_DATA FOR THIS EXERCISE_.
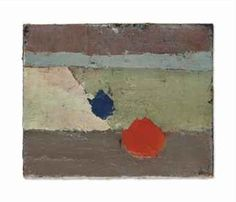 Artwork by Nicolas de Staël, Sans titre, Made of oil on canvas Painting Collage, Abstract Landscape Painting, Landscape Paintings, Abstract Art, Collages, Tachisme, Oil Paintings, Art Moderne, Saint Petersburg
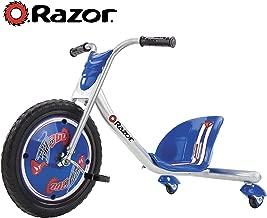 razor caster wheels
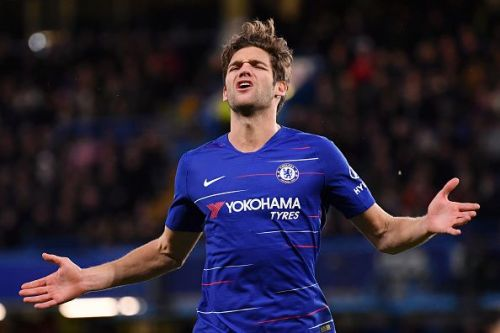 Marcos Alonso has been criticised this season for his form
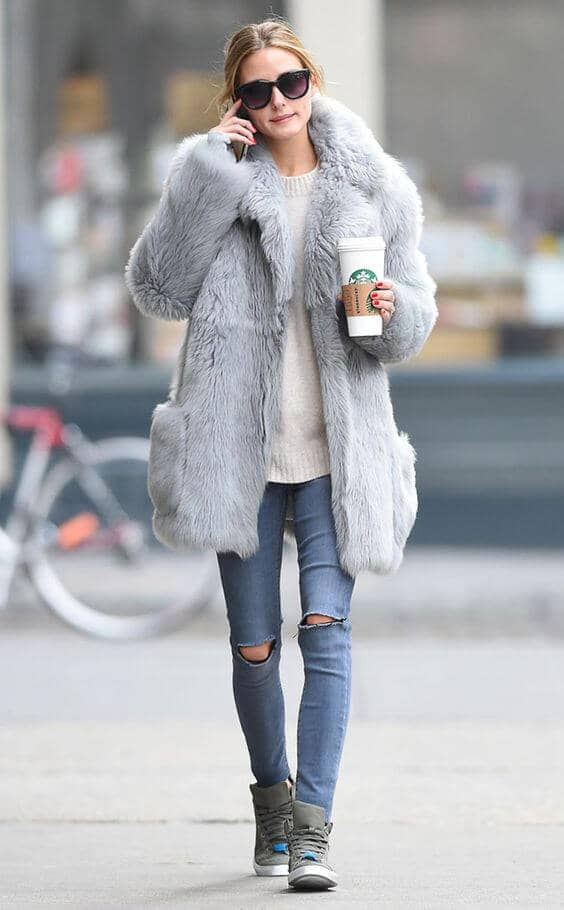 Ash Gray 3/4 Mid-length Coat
* * *
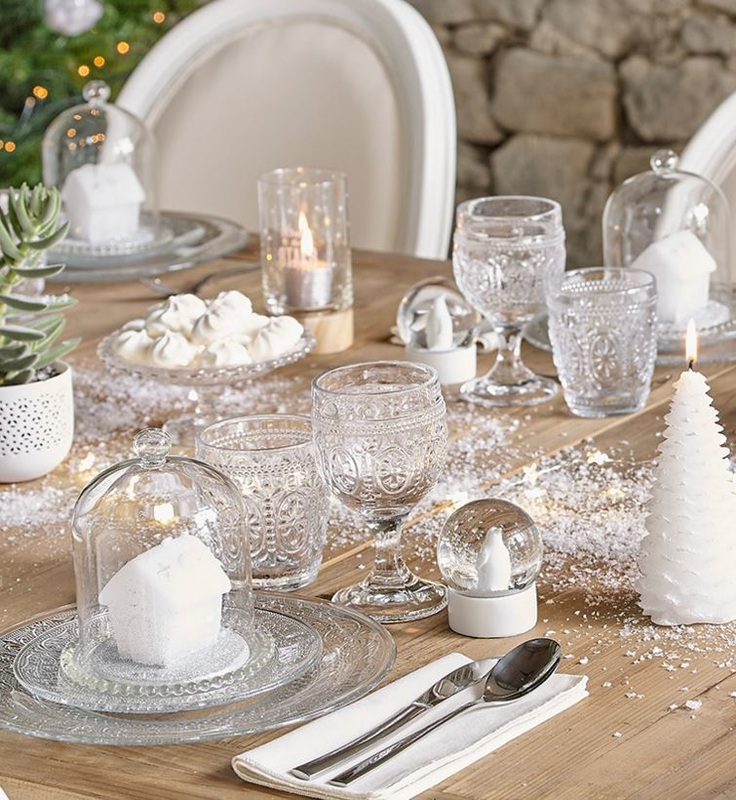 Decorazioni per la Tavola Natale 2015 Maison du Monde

_WORK INSTRUCTIONS_. Reproduce the data above exactly, but only the lines from the one showing "Artwork by Nicolas" through the one showing "Ash Gray 3/4 Mid-length Coat", with both ends kept and the pictures left out.

_RESULT FOR THIS EXERCISE_.
 Artwork by Nicolas de Staël, Sans titre, Made of oil on canvas Painting Collage, Abstract Landscape Painting, Landscape Paintings, Abstract Art, Collages, Tachisme, Oil Paintings, Art Moderne, Saint Petersburg
 razor caster wheels
 Marcos Alonso has been criticised this season for his form
 Ash Gray 3/4 Mid-length Coat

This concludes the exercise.